- **Exercise brief**
Output as a JSON list of strings, one per line with blank lines omitted, everything from the line containing "Which of the" down to the end of the material, with both ends included.

## start Data section

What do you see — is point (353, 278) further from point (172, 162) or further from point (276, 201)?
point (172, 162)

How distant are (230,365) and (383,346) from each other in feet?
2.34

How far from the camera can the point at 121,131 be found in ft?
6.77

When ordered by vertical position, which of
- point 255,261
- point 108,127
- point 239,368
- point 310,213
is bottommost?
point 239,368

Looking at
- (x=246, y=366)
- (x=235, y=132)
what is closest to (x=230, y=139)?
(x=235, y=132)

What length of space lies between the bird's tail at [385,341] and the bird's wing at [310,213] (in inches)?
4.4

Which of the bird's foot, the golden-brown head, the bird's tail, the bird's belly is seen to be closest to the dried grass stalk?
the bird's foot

## end Data section

- **Written reply**
[
  "Which of the bird's foot, the golden-brown head, the bird's tail, the bird's belly is seen to be closest to the dried grass stalk?",
  "the bird's foot"
]